Sean ragu, ia mulai menimang-nimang sesuatu. Jika ia pergi ke puncak dan sesuatu yang tidak di inginkan terjadi maka ia akan menyalahkan dirinya atas kepergian Ara. Ia akan kesulitan mencari bantuan. Sean menolak untuk menerima kenyataan namun ia harus tetap berpikir realistis tentang keadaan.
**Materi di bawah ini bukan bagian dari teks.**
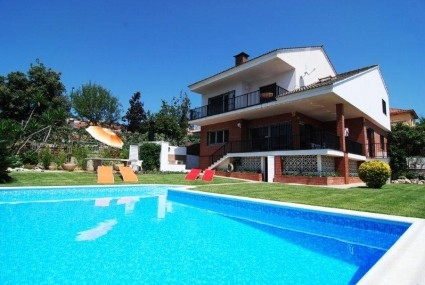 Location villa piscine barcelone 9 personnes cv masn for Location villa piscine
"Kok berhenti?"tanya Ara bingung.
Sean mematikan motor gedenya "Kita ke Sukabumi aja mau gak?"tanya Sean membalikkan setengah tubuhnya.
"Ada gunung emang?"
"Enggak, kita ke Pantai. Disana pantainya keren-keren kok, gak kalah keren dari gunung."
"Tapi aku mau ke gunung. Pengen liat sunset di gunung."
"Sunset di pantai lebih seru Ra."
"Nanti kita ke Ujung Genteng, sampai sana siangan jadi gak lama kita lanjut nikmati senja." Sean berusaha untuk membujuk Ara.
"Kamu takut ya aku mati di gunung?" Entah mengapa dari banyaknya kata malah kalimat itu yang keluar dari mulut Ara.
"Ra,"tegur Sean. Ia menghela nafasnya "Sekali aja kamu gak bahas tentang kematian, bisa? Aku mau nikmati kesempatan yang Tuhan kasih."
"Tanpa kamu ingetin, aku sadar betul tentang takdir di depan kita,"lanjut Sean.
"Padahal pikiran kamu yang menyerap semuanya. Kamu sendiri yang ketakukan bukan aku. Aku cuma ngungkapin apa yang aku lihat,"jawab Ara.
"Yaudah, kita cari sarapan dulu ya." Sean berusaha mengalihkan topik pembicaraan. Ia terlalu malas jika mengingat hal ini.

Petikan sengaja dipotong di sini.